━━━ EXERCISE DATA

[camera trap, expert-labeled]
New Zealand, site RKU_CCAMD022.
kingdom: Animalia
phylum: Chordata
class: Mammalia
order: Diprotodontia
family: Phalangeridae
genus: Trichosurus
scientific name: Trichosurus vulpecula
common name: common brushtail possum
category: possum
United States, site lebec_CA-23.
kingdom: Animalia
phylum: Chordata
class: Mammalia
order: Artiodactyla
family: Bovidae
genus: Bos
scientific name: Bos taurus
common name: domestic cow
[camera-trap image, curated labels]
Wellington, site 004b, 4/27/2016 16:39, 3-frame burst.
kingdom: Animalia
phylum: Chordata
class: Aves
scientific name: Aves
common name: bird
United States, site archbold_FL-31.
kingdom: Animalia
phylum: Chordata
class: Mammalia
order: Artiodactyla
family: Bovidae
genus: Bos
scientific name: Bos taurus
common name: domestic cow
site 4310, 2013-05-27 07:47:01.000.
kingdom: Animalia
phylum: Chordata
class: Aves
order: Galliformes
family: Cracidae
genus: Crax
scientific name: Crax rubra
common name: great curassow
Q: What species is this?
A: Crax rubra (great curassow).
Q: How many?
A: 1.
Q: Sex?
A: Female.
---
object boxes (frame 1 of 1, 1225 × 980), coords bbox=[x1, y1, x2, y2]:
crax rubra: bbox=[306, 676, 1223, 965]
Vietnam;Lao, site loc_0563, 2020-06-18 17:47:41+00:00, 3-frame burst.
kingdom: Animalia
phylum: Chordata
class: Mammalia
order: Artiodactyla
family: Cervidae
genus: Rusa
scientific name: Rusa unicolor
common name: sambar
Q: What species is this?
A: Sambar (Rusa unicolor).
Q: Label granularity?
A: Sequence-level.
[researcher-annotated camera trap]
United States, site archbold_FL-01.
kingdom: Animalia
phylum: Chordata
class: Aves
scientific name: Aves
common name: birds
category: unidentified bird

━━━━━━

Repeat all the records without altering a single word.

[camera trap, expert-labeled]
New Zealand, site RKU_CCAMD022.
kingdom: Animalia
phylum: Chordata
class: Mammalia
order: Diprotodontia
family: Phalangeridae
genus: Trichosurus
scientific name: Trichosurus vulpecula
common name: common brushtail possum
category: possum
United States, site lebec_CA-23.
kingdom: Animalia
phylum: Chordata
class: Mammalia
order: Artiodactyla
family: Bovidae
genus: Bos
scientific name: Bos taurus
common name: domestic cow
[camera-trap image, curated labels]
Wellington, site 004b, 4/27/2016 16:39, 3-frame burst.
kingdom: Animalia
phylum: Chordata
class: Aves
scientific name: Aves
common name: bird
United States, site archbold_FL-31.
kingdom: Animalia
phylum: Chordata
class: Mammalia
order: Artiodactyla
family: Bovidae
genus: Bos
scientific name: Bos taurus
common name: domestic cow
site 4310, 2013-05-27 07:47:01.000.
kingdom: Animalia
phylum: Chordata
class: Aves
order: Galliformes
family: Cracidae
genus: Crax
scientific name: Crax rubra
common name: great curassow
Q: What species is this?
A: Crax rubra (great curassow).
Q: How many?
A: 1.
Q: Sex?
A: Female.
---
object boxes (frame 1 of 1, 1225 × 980), coords bbox=[x1, y1, x2, y2]:
crax rubra: bbox=[306, 676, 1223, 965]
Vietnam;Lao, site loc_0563, 2020-06-18 17:47:41+00:00, 3-frame burst.
kingdom: Animalia
phylum: Chordata
class: Mammalia
order: Artiodactyla
family: Cervidae
genus: Rusa
scientific name: Rusa unicolor
common name: sambar
Q: What species is this?
A: Sambar (Rusa unicolor).
Q: Label granularity?
A: Sequence-level.
[researcher-annotated camera trap]
United States, site archbold_FL-01.
kingdom: Animalia
phylum: Chordata
class: Aves
scientific name: Aves
common name: birds
category: unidentified bird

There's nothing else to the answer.